Discussion: Sports related injuries are responsible for various injuries to Achilles tendon. Achilles is one of the strongest tendons of the body and measures about 15 cm connecting three muscles (gastrocnemus, soleus and plantaris) to the calcaneum (Figure 7). This receives blood supply from musculo-tendinous junction and nerve supply from sural and tibial nerves. This muscle helps in walking, running and jumping by strong contraction. Two most common pathologies of this tendon are: tendinopathy and tear or rupture. The inflammation of the tendon can either be at non insertional part or insertional part. The former is seen more common in young and active people and the later in middle aged and elderly individuals. The main cause of the tear or rupture is trauma which can cause mild to severe injury. There can be micro tears and interstitial tears which are parallel to the muscle fibres.Repeated traumas can lead to these injuries which can become chronic in nature with duration of more than four weeks. Platt mentioned that untreated rupture may lead to adherence of tendinous sheath to the underlying torn tendon. This will further makes the movements difficult and surgical interventions are not smooth. Many factors other than trauma are also responsible for this entity like rheumatoid arthritis, diabetes mellitus, gout and SLE, local steroid injection, medication of steroids and quinoline antibiotics (ciprofloxacin and oflaxacin). The commonest site is proximal to the insertion which is quite hypo vascular in nature [1]. The rupture can easily be diagnosed by clinical Thompson’s or Simmonds squeeze test. There is palpable gap in the lower end of the tendon near insertion with decreased plantar flexion and increased passive dorsiflexion. The rupture of Achilles tendon had been classified by Kuwada[2] as follow:
type i - less than 50% rupture and treated with cast immobilization
type ii - complete rupture with gap <3 cm
type iii - complete rupture with gap 3-6 cm
type iv - when tendinous gap is >6 cm
type iii and type iv requires graft repair but type ii is treated with end to end anastomosis. Type i is treated conservatively [3,4].
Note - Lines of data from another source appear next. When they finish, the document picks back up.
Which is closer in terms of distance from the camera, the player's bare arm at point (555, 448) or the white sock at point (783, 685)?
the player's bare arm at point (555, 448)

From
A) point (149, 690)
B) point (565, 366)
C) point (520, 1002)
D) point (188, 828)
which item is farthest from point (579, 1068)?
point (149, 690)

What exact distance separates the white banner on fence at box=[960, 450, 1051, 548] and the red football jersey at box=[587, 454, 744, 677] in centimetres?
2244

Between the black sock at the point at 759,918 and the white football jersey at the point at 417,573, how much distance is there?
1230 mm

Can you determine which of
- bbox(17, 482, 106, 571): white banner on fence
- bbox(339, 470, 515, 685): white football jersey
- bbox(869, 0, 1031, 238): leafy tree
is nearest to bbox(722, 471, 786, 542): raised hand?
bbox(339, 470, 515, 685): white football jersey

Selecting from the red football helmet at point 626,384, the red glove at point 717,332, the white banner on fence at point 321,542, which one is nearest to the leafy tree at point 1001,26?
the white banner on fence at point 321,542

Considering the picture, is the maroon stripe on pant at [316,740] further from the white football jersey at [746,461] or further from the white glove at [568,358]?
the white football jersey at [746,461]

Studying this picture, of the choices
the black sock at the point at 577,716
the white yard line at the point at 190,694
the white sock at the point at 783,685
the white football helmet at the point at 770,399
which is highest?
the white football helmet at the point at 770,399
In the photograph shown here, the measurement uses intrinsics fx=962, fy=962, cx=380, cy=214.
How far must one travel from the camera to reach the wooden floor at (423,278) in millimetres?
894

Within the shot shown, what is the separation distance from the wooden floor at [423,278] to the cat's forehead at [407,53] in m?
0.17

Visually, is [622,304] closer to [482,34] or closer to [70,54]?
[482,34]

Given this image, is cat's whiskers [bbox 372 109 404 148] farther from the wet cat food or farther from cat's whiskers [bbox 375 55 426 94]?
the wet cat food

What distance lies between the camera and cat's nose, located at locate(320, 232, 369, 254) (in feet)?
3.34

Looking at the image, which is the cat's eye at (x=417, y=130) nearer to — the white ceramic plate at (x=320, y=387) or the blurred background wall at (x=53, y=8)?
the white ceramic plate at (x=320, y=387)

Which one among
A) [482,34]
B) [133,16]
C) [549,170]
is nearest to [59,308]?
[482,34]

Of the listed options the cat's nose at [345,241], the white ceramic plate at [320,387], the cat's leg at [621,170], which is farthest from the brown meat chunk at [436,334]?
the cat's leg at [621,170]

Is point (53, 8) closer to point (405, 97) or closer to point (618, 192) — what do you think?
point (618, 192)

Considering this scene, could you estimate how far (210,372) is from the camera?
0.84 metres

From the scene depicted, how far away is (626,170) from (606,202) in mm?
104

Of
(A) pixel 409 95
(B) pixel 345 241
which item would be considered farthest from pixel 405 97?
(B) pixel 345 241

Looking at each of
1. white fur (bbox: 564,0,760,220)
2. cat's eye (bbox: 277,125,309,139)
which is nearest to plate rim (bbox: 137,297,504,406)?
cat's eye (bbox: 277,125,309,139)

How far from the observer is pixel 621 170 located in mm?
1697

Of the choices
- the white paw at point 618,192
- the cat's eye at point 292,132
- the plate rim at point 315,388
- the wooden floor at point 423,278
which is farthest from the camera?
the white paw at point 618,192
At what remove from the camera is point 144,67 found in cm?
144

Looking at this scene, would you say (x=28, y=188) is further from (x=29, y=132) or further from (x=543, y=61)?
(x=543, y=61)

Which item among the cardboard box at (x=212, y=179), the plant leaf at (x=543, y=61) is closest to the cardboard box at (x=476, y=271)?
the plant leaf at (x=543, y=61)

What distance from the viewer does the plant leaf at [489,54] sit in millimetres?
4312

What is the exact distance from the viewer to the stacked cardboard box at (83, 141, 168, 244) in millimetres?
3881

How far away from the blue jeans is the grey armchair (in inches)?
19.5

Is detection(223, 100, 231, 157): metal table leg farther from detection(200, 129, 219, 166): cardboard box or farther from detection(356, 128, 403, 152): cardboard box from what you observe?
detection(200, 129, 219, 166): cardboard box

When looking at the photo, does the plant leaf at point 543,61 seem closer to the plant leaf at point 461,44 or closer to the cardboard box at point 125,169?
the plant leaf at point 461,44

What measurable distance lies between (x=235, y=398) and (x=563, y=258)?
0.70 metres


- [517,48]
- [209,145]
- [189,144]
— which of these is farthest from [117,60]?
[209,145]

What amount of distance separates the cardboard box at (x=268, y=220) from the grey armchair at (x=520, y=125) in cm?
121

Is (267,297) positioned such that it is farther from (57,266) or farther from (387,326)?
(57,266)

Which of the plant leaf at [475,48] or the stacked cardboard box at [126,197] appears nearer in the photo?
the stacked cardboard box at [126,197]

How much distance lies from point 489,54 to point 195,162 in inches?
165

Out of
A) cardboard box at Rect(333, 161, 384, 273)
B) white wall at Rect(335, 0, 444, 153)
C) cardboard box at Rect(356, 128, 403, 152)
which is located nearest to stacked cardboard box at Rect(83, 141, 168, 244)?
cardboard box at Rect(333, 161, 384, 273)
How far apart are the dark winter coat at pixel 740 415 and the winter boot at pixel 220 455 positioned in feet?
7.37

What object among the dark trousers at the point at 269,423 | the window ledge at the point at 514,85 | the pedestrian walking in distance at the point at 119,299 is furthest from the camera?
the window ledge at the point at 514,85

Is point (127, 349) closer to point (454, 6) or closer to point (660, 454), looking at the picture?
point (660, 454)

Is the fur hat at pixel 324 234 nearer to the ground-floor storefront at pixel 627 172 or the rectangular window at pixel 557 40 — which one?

Lateral plain X-ray of ankle shows obliteration of Kager’s triangle which is pre-achilles fat pad.thios can also shows any calcaneal aavulsion.there can be calcification of insertion end because of the chronicity. Ultrasonography is done with high frequency 7.5 MHz linear array probe. This modality is inexpensive and repeatable. Partial tear shows the hypoechoic or anechoic nature of the tendon along with >1 cm thickness of the tendon whereas full thickness shows torn ends with dirty shadowing [5,6]. MRI is required to categorize the rupture for the purpose of management.MRI can depict better tissue characterization. Normal tendon shows low intensity in all the sequences. Ruptured tendon shows increased thickness with gap filled up with either fluid or blood T2W shows increased intensity with >7 mm antero-posterior thickness. Ruptured tendon can be visualized within the tendinous sheath [7,8]. Management depends upon the type and grading of injury. Gastrocnemus recession is undertaken in non-ruptured tendon. RICE is indicated in mild cases. Debridement and repair is advised where tear is less than 50%. Debridement and tendon transfer in other cases where damage is more than 50% [9,10].